* _Фрагмент текста_
== == ==
Квелч был видным марксистом в своей стране, признанным лидером левых английских социалистов. С его именем связано движение новых трейд-юнионов, пафос деятельности которых был направлен против английской рабочей аристократии. Человек независимого и достаточно строптивого характера, Квелч за словом в карман не лез. Владимир Ильич рассказывал о конфликте английского революционера с вюртембергским правительством. Выступая на конгрессе социалистов в Штутгарте, Квелч назвал Гаагскую конференцию собранием воров и немедленно, по полицейскому распоряжению, был выслан из страны. Товарищи Квелча по делегации ответили на это весьма своеобразно: когда на другой день открылось заседание конгресса, место Квелча на конференции было отмечено плакатом: «Здесь сидел Гарри Квелч, высланный вчера вюртембергским правительством». Говоря о том, что только социал-демократы вели в Англии пропаганду и агитацию в марксистском духе, Ленин назвал это величайшей исторической заслугой Квелча и его товарищей.
Дом на Грин Плейс был лондонской резиденцией Квелча и его сподвижников по партии — тем больше оснований было у наших английских друзей сделать этот дом мемориальным. Поводом к этому явилось пятидесятилетие со дня смерти Маркса. По призыву английских коммунистов был организован сбор средств по всему земному шару — дом, как мемориальный центр, был создан на эти пожертвования и стал в своем роде институтом марксистской мысли: большая библиотека с редким собранием книг, периодики, рукописей, а также школа.
Зеленая площадь закована в бетон и давно перестала быть зеленым местом английской столицы, однако сохранила главное: как некогда, она является для древнего города символом нови.
Я поднимаюсь на второй этаж дома и через небольшой холл, где старый коммунист рассказывает лондонским рабочим об основах марксизма, проникаю в сумеречную комнату с единственным окном, выходящим во двор. Наверно, сейчас эта комната выглядит не так, как шестьдесят три года тому назад, но, как свидетельствуют старые лондонцы, именно здесь Владимир Ильич правил заметки рабочих и сдавал их в набор, вычитывал гранки, правил полосы с машины и нередко спускался вниз, в типографию, где набиралась и версталась газета — когда версталась газета, он любил быть рядом с метранпажем. Здесь, в этом доме, работали и многие из тех, кто связал свое имя с русской революцией, с Лениным...
== == ==
* _Вопросы_
[1] Перескажите фрагмент о Квелче и доме на Грин Плейс в двух предложениях.
[2] Перечислите, из чего, согласно фрагменту текста, состояло редкое собрание библиотеки мемориального центра.

* _Исходные записи_
== == ==
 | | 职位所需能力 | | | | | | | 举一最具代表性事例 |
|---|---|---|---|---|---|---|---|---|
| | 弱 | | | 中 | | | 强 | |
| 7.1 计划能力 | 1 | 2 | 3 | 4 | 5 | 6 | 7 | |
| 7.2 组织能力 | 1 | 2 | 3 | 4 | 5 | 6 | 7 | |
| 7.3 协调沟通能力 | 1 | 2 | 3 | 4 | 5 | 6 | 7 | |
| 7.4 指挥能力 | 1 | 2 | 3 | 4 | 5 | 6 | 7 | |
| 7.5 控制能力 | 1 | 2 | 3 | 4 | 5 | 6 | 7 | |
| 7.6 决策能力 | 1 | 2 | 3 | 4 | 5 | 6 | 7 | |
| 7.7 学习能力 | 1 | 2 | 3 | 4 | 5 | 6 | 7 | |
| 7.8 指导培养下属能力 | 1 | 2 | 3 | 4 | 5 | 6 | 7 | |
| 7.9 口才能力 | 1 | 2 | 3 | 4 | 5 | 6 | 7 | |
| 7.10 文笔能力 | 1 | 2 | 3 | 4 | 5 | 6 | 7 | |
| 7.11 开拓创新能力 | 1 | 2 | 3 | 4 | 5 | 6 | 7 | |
== == ==
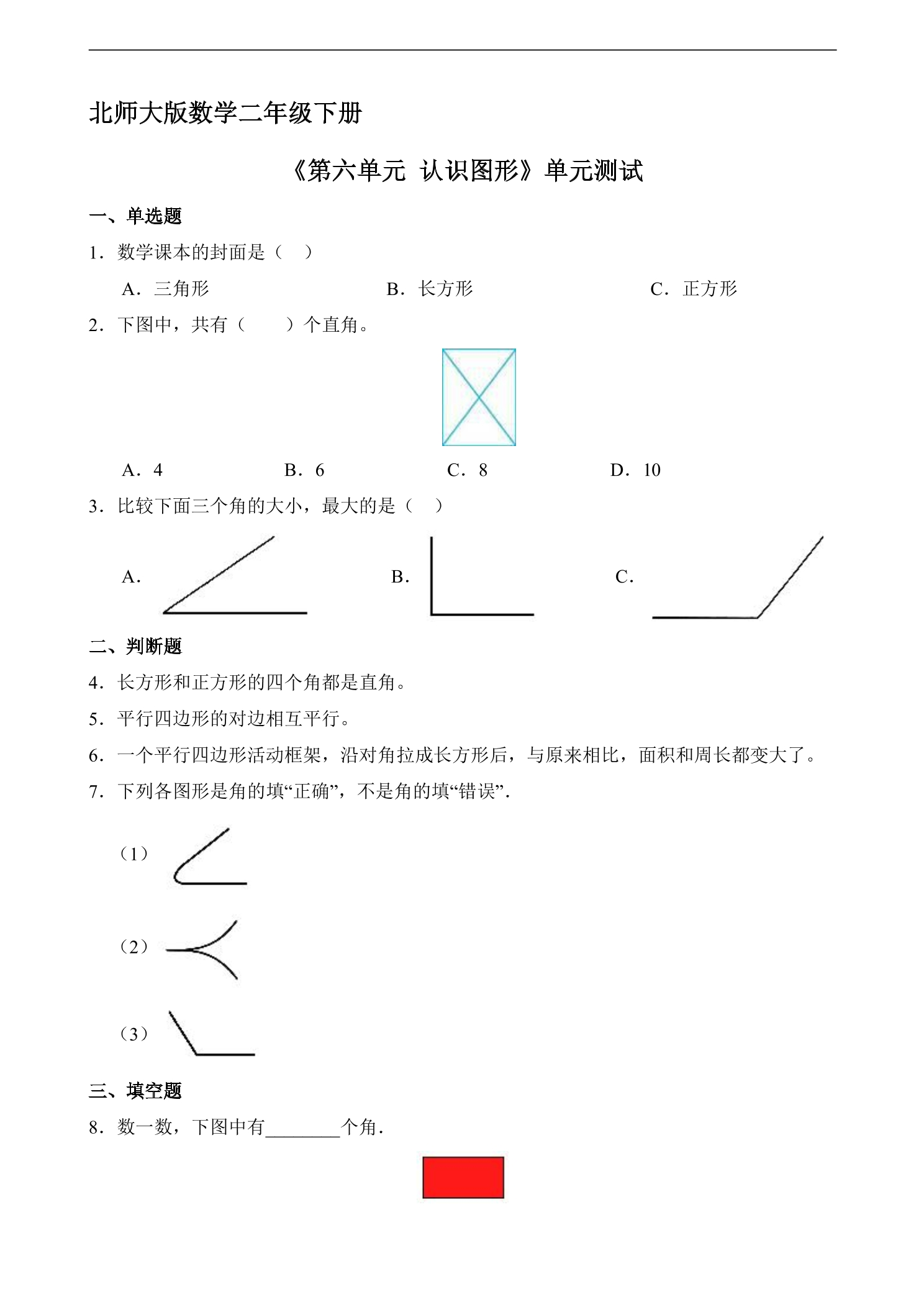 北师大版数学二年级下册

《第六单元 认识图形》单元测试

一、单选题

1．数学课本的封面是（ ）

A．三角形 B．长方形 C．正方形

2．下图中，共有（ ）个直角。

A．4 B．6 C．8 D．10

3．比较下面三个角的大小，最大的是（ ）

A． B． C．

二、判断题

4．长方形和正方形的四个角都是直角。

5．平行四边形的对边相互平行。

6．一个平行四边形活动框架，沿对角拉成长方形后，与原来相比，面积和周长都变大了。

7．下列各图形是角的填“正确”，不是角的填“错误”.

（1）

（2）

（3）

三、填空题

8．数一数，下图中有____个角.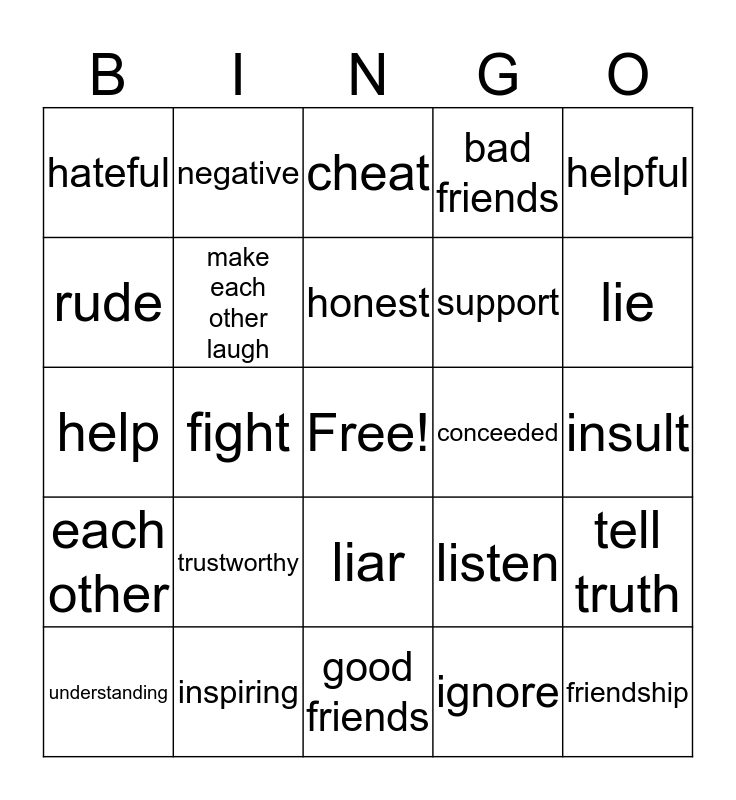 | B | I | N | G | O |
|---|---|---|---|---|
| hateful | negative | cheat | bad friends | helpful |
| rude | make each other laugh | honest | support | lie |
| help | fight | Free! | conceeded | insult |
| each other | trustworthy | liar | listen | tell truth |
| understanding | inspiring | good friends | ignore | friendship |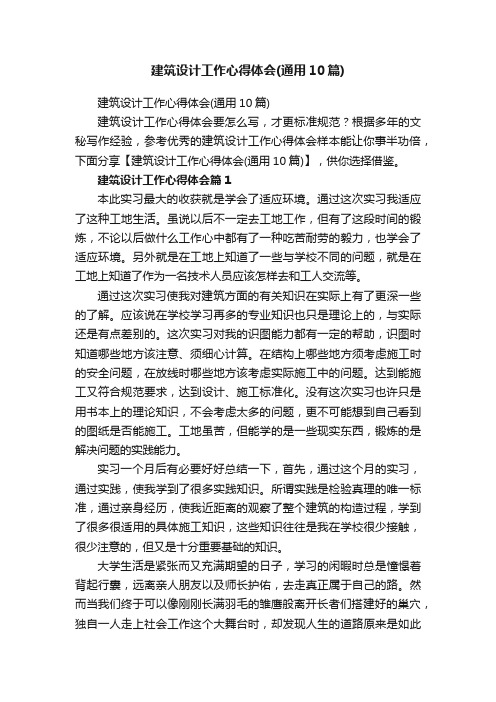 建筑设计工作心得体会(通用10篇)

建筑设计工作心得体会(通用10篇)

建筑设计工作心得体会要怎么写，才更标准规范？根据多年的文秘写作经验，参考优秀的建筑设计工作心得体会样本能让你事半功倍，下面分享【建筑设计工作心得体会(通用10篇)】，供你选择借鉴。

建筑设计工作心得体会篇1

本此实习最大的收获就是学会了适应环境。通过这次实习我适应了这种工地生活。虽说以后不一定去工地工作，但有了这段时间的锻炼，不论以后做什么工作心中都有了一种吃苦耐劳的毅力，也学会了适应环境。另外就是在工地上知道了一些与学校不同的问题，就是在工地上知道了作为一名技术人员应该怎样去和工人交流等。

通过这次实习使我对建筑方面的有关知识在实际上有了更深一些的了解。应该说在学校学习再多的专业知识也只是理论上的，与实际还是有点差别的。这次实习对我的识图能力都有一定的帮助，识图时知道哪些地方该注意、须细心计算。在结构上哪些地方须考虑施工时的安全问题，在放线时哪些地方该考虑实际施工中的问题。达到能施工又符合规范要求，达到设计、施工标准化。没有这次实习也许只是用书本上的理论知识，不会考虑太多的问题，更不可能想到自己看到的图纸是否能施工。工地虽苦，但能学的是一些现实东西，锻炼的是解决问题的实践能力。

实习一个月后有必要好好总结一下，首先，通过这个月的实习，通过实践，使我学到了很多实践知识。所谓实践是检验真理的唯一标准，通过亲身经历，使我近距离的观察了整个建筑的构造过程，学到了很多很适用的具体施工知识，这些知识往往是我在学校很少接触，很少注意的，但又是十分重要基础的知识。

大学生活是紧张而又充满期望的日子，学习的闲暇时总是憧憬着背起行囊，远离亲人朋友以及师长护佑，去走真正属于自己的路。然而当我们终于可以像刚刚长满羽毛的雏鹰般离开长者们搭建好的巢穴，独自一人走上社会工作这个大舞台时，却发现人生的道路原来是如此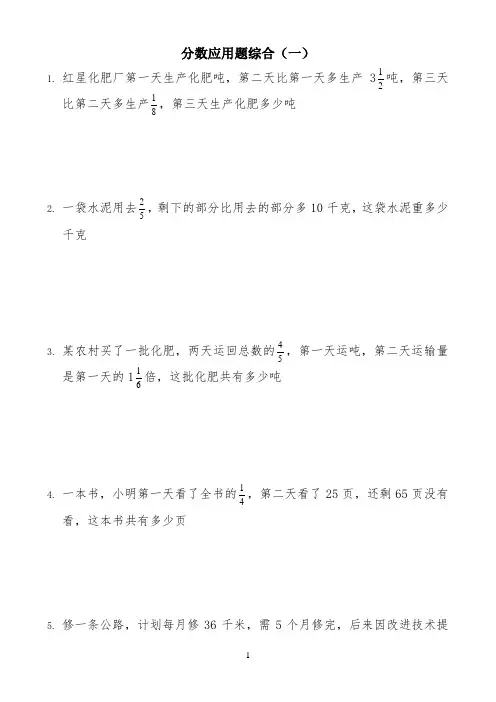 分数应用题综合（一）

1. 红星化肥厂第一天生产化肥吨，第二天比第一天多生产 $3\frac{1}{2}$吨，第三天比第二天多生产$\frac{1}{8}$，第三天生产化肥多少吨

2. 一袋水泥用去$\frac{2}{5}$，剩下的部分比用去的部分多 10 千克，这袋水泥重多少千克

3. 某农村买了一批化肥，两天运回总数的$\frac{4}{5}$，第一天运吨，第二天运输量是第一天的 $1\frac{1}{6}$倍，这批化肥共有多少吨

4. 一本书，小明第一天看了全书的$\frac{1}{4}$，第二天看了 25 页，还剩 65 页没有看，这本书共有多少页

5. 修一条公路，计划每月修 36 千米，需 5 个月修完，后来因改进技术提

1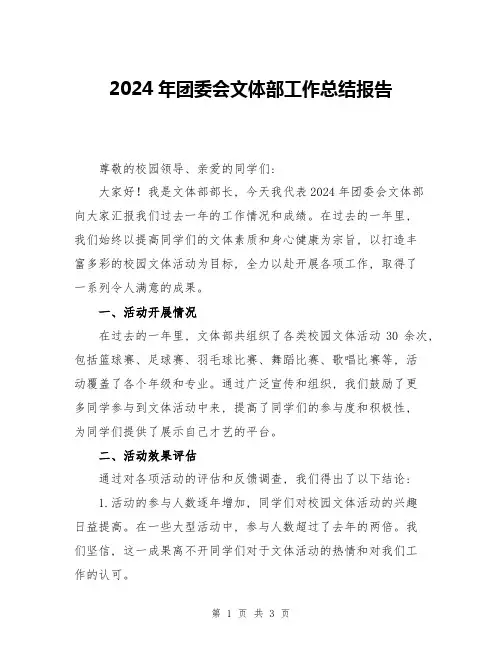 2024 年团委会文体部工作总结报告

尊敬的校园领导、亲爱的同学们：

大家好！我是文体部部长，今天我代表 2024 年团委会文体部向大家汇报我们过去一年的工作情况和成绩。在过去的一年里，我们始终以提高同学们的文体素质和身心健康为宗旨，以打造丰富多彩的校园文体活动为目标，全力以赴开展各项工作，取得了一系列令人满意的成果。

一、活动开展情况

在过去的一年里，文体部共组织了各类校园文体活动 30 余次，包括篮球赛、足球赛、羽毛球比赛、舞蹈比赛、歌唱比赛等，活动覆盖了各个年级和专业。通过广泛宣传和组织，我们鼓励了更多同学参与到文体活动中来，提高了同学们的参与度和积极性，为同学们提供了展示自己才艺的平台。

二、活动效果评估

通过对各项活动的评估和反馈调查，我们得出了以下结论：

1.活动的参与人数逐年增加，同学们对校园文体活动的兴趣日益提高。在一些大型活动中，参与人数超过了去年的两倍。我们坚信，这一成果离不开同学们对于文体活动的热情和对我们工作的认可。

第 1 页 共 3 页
== == ==
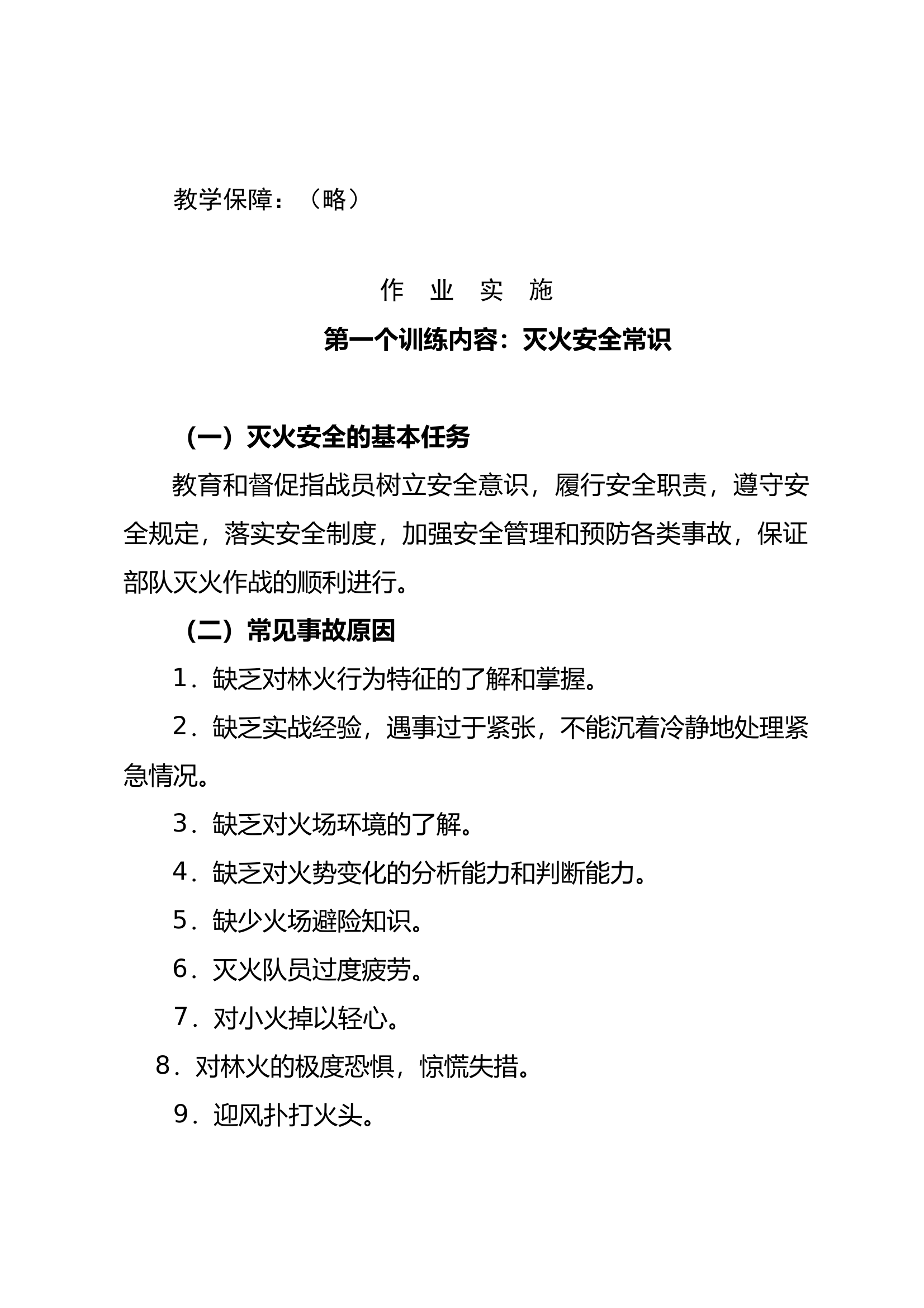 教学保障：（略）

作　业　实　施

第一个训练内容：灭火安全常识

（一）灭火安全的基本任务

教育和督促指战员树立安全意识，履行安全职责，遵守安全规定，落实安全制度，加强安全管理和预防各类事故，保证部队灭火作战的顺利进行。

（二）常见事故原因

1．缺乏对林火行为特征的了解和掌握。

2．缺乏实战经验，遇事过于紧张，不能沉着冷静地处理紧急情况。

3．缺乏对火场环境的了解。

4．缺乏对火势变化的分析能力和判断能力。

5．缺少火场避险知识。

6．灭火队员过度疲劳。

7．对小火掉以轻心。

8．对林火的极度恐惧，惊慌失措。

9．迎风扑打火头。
== == ==
* _Ответы по порядку_
[1] Гарри Квелч был видным английским марксистом и признанным лидером левых социалистов: за то, что на конгрессе в Штутгарте он назвал Гаагскую конференцию собранием воров, его выслали из страны, а Ленин назвал марксистскую пропаганду в Англии его величайшей исторической заслугой. Дом на Грин Плейс, лондонская резиденция Квелча и его соратников, к пятидесятилетию со дня смерти Маркса стал мемориальным центром с библиотекой и школой, а в одной из его комнат, по свидетельству старых лондонцев, Владимир Ильич готовил газету к печати.

[2] Книги, периодика, рукописи.